Oak Cliff market aimed at Dallas foodies turns out the lights

Oak Cliff market aimed at Dallas foodies turns out the lights

Bolsa Mercado tacos
Tacos were one of the hits at Bolsa Mercado. Photo courtesy of Bolsa

North Oak Cliff will suffer a foodie loss this summer when Bolsa Mercado, the restaurant-market at West Davis, closes at the end of August. After seven years, the market's lease was up for review and the owners decided not to renew.

They'll continue the catering part of their business but shut down the retail portion, says Chris Zielke, who opened Mercado in 2010 with partner Chris Jeffers and Jessica Jeffers, plus Plan B Group principals Royce Ring and Alex Urrunaga.

"We always made our money from the catering portion, and that made up for the losses we saw with the front of the house," he says. "But I want to stress that we don't feel like this failed. The lease is up, and we're choosing not to renew. It has been more a labor of love for the neighborhood than a money-maker. But we're just not interested in doing that for another five years."

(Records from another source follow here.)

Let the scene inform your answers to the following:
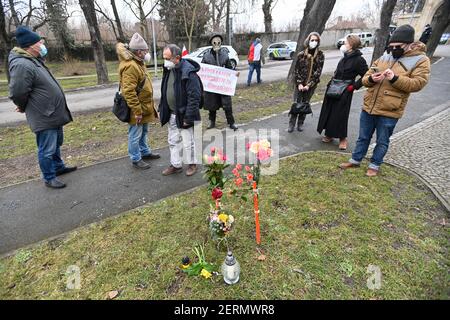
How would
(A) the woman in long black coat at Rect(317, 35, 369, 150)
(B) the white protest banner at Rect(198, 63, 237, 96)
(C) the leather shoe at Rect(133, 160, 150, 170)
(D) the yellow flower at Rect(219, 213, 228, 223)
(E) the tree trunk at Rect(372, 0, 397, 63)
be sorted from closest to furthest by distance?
(D) the yellow flower at Rect(219, 213, 228, 223)
(A) the woman in long black coat at Rect(317, 35, 369, 150)
(C) the leather shoe at Rect(133, 160, 150, 170)
(B) the white protest banner at Rect(198, 63, 237, 96)
(E) the tree trunk at Rect(372, 0, 397, 63)

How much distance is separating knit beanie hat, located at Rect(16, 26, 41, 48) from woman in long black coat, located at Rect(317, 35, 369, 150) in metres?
4.29

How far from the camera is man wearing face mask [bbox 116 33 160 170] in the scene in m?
3.57

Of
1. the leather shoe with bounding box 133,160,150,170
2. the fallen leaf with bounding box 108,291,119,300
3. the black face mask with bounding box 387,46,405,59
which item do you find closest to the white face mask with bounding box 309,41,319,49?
the black face mask with bounding box 387,46,405,59

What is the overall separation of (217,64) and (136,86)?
240 cm

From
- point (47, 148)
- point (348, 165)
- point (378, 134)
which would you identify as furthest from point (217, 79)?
point (47, 148)

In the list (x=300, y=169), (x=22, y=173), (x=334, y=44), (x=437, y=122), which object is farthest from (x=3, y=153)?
(x=334, y=44)

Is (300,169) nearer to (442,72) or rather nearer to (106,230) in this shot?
(106,230)

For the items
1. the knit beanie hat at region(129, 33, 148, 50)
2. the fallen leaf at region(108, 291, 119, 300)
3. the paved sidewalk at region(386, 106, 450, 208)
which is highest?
the knit beanie hat at region(129, 33, 148, 50)

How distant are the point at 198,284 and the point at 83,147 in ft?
14.0

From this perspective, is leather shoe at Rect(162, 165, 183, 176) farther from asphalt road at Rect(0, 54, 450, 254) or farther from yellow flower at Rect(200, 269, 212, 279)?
yellow flower at Rect(200, 269, 212, 279)

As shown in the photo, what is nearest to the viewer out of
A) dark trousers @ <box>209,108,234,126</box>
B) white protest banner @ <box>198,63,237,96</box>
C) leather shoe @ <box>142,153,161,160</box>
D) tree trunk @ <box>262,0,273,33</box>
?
leather shoe @ <box>142,153,161,160</box>

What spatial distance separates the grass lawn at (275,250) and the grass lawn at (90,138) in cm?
221

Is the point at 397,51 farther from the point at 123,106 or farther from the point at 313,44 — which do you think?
the point at 123,106

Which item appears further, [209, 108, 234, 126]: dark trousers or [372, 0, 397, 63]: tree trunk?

North Oak Cliff was a different place when the Mercado opened, a few blocks down from the center of Bishop Arts District. Rents have jumped significantly, and given the low margins in retail, the market could not endure an increase in rent.

"It's challenging doing something with low price points," Zielke says. "Even if you have 250 customers a day, if the average check is $10, it's not enough to stay afloat. And this neighborhood is not like Uptown, where you have a thousand people coming in every day."

Bolsa Mercado evolved over the years, starting out in a cool vintage brick building as an ambitious and idealistic market and wine store with fine dry goods, bread, cheese, and produce targeted to foodies. Its coffee bar drew customers, and it had a popular prepared-foods counter for eating in or to-go. It did well with its "dinner to go" bags, with all of the ingredients assembled for a dinner for two. Its breakfast tacos and extra-thick pancakes were best-sellers, and its wrap sandwiches were a hit.

But expectations run high with market-type businesses, where customers who are perfectly happy to spend $15 on a burger at a restaurant balk at non-discount prices on produce or dry goods.

Zielke and his partners also own Bolsa, Smoke, Chicken Scratch, The Foundry, and The Theodore at NorthPark Center. They just signed on to oversee management of the food and beverage operations at the Statler Hilton hotel in downtown Dallas.

They'll relocate the catering operation to a cheaper neighborhood. "We need a bigger kitchen," Zielke says.